Keywords: Aplasia cutis congenital, hypocalvaria, neonate, postneurulation defect

How to cite this article:
Anne RP, Angurana SK, Suthar R, Saxena AK, Sundaram V. Aplasia cutis congenita with hypocalvaria in a neonate. Indian J Paediatr Dermatol 2020;21:337-9

How to cite this URL:
Anne RP, Angurana SK, Suthar R, Saxena AK, Sundaram V. Aplasia cutis congenita with hypocalvaria in a neonate. Indian J Paediatr Dermatol [serial online] 2020 [cited 2020 Oct 22];21:337-9. Available from: https://www.ijpd.in/text.asp?2020/21/4/337/296858

  Introduction Top

Congenital defects of scalp bones are rarely reported. The causes reported include aplasia cutis congenita (ACC), variants of epidermolysis bullosa, Adams-Oliver syndrome, and various dermal/ectodermal dysplasias.[1] Few cases are also reported in association with the amniotic-band sequence.[2] The challenges in the management of such a neonate include establishing a specific diagnosis, looking for the extent of bony defect, assessing the involvement of the other organs (heart, eye, and brain), preventing meningitis, and allow re-epithelialization. We report a neonate with a severe form of ACC with hypocalvaria.

  Case Report Top

A female newborn baby was referred to our hospital at 6 h of life because of delayed cry at birth, respiratory distress, and an unusual lesion over the scalp.

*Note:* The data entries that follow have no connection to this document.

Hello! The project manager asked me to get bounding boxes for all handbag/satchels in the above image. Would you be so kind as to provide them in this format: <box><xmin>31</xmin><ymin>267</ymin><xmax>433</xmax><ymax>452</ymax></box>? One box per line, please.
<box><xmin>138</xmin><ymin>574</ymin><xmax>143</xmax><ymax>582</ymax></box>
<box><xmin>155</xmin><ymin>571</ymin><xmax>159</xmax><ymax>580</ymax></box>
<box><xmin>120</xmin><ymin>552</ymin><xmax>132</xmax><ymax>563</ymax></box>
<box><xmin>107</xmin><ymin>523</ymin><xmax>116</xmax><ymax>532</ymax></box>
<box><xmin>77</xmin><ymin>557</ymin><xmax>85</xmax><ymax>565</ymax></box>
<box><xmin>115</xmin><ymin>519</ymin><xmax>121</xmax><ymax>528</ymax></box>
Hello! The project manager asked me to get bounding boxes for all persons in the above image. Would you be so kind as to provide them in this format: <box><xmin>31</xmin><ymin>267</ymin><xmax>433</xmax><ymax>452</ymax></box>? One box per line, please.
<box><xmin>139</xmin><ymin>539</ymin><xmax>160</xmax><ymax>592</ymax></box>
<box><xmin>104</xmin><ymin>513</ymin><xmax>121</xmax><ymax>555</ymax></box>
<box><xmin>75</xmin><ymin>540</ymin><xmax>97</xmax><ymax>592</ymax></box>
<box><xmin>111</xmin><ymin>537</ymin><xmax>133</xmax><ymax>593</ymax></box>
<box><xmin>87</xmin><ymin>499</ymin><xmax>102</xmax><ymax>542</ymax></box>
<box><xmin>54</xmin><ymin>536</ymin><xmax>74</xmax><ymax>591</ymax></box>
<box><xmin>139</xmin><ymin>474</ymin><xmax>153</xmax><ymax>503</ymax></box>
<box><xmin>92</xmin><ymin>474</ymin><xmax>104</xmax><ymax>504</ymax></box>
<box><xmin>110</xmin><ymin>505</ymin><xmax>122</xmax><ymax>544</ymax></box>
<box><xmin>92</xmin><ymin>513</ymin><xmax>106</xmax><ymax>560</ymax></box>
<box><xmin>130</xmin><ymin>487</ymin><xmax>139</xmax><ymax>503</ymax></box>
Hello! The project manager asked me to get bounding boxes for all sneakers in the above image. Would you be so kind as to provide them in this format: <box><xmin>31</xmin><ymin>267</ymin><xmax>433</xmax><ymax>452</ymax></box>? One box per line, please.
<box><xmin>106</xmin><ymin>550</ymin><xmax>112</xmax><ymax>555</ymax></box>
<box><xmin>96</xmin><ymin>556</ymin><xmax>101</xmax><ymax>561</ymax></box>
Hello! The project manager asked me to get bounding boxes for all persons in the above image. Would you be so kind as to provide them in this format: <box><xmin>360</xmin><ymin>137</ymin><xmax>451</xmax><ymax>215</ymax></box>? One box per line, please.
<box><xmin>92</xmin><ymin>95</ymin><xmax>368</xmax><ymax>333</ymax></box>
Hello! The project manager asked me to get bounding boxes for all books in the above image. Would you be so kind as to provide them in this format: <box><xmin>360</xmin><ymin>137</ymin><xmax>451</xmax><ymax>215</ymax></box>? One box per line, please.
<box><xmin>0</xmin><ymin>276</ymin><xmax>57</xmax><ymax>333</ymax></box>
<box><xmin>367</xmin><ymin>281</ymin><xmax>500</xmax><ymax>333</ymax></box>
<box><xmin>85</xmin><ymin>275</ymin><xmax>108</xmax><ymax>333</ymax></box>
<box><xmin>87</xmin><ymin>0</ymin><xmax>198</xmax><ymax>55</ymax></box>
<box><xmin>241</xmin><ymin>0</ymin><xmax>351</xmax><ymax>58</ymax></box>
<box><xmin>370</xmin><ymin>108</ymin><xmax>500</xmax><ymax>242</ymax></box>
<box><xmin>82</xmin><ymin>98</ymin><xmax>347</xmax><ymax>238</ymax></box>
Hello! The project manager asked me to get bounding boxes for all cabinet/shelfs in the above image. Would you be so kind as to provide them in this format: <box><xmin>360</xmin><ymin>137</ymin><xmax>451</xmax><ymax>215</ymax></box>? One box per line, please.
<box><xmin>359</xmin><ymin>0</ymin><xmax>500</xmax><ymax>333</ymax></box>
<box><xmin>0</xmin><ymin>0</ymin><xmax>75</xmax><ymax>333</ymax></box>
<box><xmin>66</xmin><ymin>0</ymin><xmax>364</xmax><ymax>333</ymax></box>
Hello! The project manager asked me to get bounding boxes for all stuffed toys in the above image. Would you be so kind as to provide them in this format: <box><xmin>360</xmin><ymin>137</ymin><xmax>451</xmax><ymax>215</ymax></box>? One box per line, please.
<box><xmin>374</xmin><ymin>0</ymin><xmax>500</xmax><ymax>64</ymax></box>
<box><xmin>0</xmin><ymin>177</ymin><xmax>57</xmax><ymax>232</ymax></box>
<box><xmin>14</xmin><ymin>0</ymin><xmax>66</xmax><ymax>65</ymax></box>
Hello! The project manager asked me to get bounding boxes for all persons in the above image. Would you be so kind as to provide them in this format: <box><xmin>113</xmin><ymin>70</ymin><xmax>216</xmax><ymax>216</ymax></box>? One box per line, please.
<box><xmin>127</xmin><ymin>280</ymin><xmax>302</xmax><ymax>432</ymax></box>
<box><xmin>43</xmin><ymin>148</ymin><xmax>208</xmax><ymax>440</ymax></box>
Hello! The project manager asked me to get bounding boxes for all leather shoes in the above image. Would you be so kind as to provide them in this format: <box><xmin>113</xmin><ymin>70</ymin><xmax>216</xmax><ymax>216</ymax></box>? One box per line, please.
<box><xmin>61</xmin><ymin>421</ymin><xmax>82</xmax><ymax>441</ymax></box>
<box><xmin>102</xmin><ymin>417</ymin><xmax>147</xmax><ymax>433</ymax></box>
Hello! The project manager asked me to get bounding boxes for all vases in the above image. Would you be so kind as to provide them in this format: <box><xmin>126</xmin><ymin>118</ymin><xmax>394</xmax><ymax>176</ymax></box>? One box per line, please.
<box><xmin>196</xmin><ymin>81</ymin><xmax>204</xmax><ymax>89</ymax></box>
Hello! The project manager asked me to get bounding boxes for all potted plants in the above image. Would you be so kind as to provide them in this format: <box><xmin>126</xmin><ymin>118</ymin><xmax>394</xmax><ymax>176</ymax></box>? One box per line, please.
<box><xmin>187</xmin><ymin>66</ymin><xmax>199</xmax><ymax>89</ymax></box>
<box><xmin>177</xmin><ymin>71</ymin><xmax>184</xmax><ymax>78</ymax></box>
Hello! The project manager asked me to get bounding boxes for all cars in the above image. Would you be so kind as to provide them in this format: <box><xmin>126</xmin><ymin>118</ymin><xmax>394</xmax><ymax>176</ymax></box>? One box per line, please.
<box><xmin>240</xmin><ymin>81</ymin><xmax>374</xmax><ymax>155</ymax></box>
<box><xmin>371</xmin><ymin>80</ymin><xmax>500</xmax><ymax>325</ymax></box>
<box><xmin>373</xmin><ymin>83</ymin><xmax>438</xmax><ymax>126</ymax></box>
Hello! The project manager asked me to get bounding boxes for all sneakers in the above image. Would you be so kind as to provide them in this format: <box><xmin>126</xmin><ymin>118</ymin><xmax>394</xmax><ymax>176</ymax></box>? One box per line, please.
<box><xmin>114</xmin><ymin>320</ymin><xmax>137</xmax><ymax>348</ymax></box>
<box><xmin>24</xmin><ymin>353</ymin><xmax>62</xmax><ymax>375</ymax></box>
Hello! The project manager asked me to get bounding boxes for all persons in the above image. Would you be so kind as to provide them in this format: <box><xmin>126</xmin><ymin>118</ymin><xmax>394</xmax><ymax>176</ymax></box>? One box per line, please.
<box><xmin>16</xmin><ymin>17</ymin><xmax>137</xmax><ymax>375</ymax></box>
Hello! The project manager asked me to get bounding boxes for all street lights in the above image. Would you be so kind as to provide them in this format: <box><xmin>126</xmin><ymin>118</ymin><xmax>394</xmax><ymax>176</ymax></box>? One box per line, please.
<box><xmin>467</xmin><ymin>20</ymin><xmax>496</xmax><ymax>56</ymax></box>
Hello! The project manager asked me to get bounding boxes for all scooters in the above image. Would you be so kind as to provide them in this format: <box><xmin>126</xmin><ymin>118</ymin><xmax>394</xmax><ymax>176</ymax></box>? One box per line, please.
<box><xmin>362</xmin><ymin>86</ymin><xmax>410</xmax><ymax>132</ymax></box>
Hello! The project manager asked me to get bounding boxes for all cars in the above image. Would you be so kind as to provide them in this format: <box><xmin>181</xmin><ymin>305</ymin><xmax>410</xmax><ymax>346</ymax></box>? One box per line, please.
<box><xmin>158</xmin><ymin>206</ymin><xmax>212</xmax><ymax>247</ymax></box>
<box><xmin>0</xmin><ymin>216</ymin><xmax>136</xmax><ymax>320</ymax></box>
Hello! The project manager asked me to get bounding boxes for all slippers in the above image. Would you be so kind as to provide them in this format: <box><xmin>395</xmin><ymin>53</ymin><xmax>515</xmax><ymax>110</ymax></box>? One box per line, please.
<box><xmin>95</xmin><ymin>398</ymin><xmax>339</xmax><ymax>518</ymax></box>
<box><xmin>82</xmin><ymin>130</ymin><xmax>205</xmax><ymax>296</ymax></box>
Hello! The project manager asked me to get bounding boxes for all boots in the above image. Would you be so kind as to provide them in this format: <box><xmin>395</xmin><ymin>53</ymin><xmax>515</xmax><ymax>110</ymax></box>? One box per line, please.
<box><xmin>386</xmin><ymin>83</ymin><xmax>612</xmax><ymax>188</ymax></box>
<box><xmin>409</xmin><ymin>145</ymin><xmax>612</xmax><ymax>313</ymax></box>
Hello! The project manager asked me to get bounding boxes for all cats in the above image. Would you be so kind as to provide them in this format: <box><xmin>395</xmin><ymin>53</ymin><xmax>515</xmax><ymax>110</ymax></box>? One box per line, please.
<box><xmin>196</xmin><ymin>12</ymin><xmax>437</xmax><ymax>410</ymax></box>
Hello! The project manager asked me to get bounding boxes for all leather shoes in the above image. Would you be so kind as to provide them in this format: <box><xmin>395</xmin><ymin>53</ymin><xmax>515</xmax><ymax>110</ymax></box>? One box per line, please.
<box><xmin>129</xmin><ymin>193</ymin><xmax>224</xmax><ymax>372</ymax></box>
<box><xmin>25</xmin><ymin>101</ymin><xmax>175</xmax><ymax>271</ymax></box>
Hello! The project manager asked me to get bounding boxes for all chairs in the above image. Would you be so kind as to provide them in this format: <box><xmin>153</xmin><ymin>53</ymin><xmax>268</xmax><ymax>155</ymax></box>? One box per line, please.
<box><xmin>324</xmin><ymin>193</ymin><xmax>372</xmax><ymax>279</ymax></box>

She was born at 34 weeks of gestation (unexplained preterm onset of labor) with a birth weight of 1500 g and an uncomplicated antenatal course. The baby did not cry at birth and needed resuscitation and she was started on intravenous fluids and oxygen by nasal prongs. There was no history of consumption of drugs during the antenatal period. She was born to second gravid mother with a previous male healthy baby.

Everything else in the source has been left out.